Bloom filters were developed over in HBase-1200 Add bloomfilters. For description of the development process -- why static blooms rather than dynamic -- and for an overview of the unique properties that pertain to blooms in HBase, as well as possible future directions, see the Development Process section of the document BloomFilters in HBase attached to HBase-1200. The bloom filters described here are actually version two of blooms in HBase. In versions up to 0.19.x, HBase had a dynamic bloom option based on work done by the European Commission One-Lab Project 034819. The core of the HBase bloom work was later pulled up into Hadoop to implement org.apache.hadoop.io.BloomMapFile. Version 1 of HBase blooms never worked that well. Version 2 is a rewrite from scratch though again it starts with the one-lab work.
See also Section 14.6.4, “Bloom Filters”.

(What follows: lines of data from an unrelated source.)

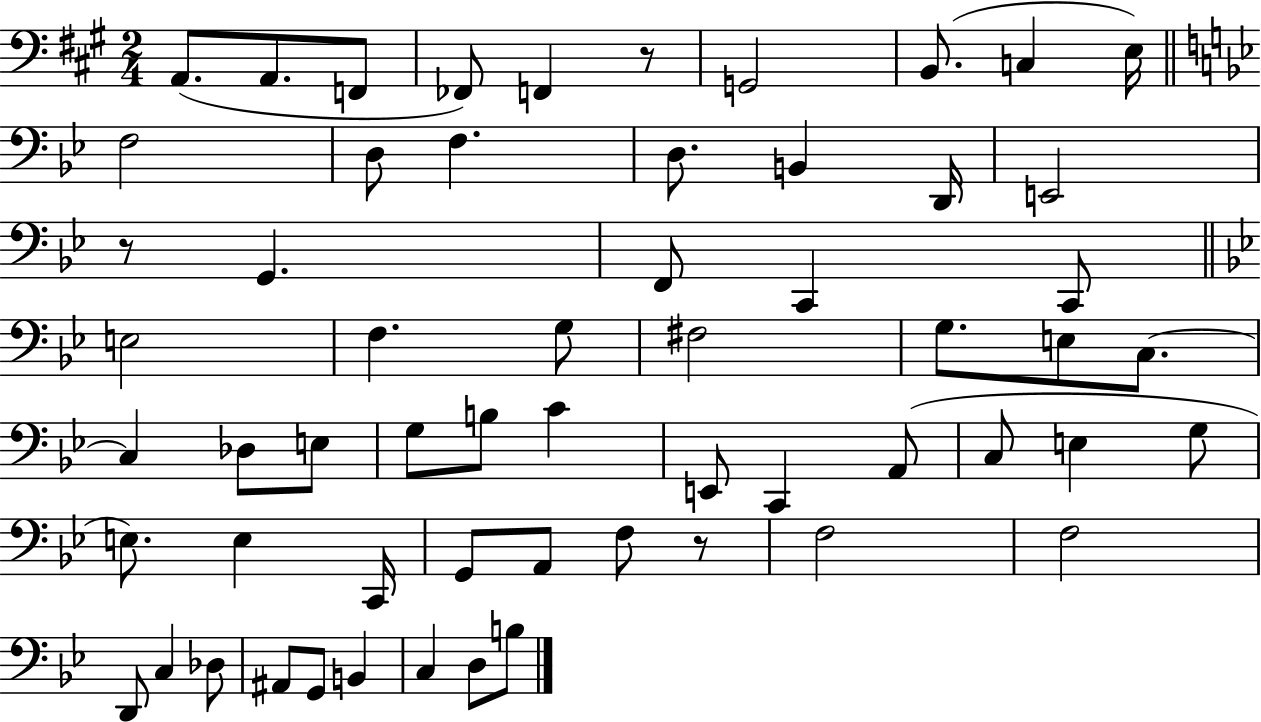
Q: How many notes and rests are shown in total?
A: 59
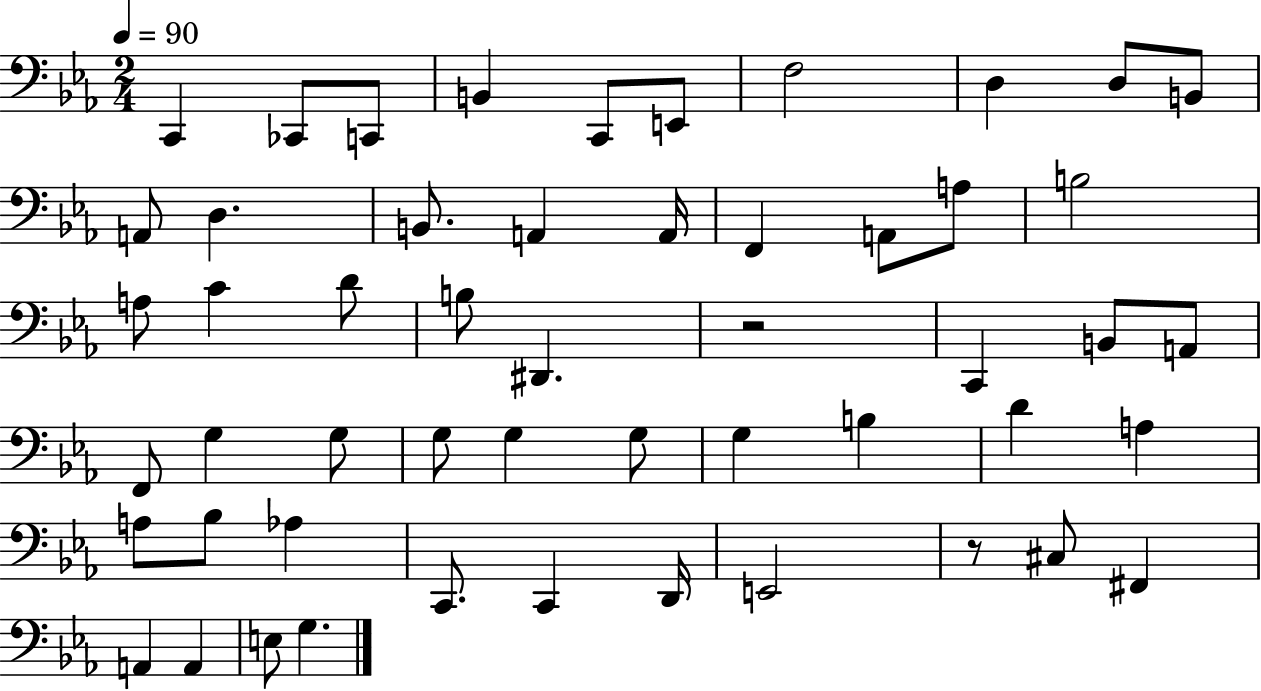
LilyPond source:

{
  \clef bass
  \numericTimeSignature
  \time 2/4
  \key ees \major
  \tempo 4 = 90
  c,4 ces,8 c,8 | b,4 c,8 e,8 | f2 | d4 d8 b,8 | \break a,8 d4. | b,8. a,4 a,16 | f,4 a,8 a8 | b2 | \break a8 c'4 d'8 | b8 dis,4. | r2 | c,4 b,8 a,8 | \break f,8 g4 g8 | g8 g4 g8 | g4 b4 | d'4 a4 | \break a8 bes8 aes4 | c,8. c,4 d,16 | e,2 | r8 cis8 fis,4 | \break a,4 a,4 | e8 g4. | \bar "|."
}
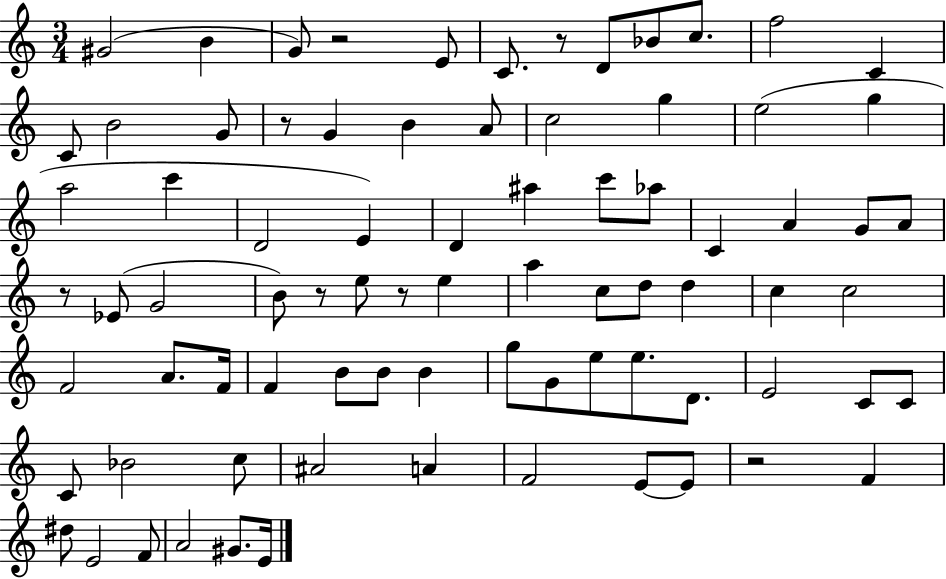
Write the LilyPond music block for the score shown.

{
  \clef treble
  \numericTimeSignature
  \time 3/4
  \key c \major
  gis'2( b'4 | g'8) r2 e'8 | c'8. r8 d'8 bes'8 c''8. | f''2 c'4 | \break c'8 b'2 g'8 | r8 g'4 b'4 a'8 | c''2 g''4 | e''2( g''4 | \break a''2 c'''4 | d'2 e'4) | d'4 ais''4 c'''8 aes''8 | c'4 a'4 g'8 a'8 | \break r8 ees'8( g'2 | b'8) r8 e''8 r8 e''4 | a''4 c''8 d''8 d''4 | c''4 c''2 | \break f'2 a'8. f'16 | f'4 b'8 b'8 b'4 | g''8 g'8 e''8 e''8. d'8. | e'2 c'8 c'8 | \break c'8 bes'2 c''8 | ais'2 a'4 | f'2 e'8~~ e'8 | r2 f'4 | \break dis''8 e'2 f'8 | a'2 gis'8. e'16 | \bar "|."
}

Bloom filters add an entry to the StoreFile
general
FileInfo
data structure and then two extra entries to the
StoreFile
metadata section.
FileInfo
has a BLOOM_FILTER_TYPE
entry
which is set to NONE
, ROW
or
ROWCOL.
BLOOM_FILTER_META
holds Bloom Size, Hash Function used, etc. Its
small in size and is cached on StoreFile.Reader
load
BLOOM_FILTER_DATA
is the actual bloomfilter data. Obtained
on-demand. Stored in the LRU cache, if it is enabled (Its enabled by default).
io.hfile.bloom.enabled
in Configuration
serves
as the kill switch in case something goes wrong. Default =
true
.
io.hfile.bloom.error.rate
= average false positive rate. Default
= 1%. Decrease rate by ½ (e.g. to .5%) == +1 bit per bloom entry.
io.hfile.bloom.max.fold
= guaranteed minimum fold rate. Most
people should leave this alone. Default = 7, or can collapse to at least 1/128th of
original size. See the Development Process section of the document BloomFilters
in HBase for more on what this option means.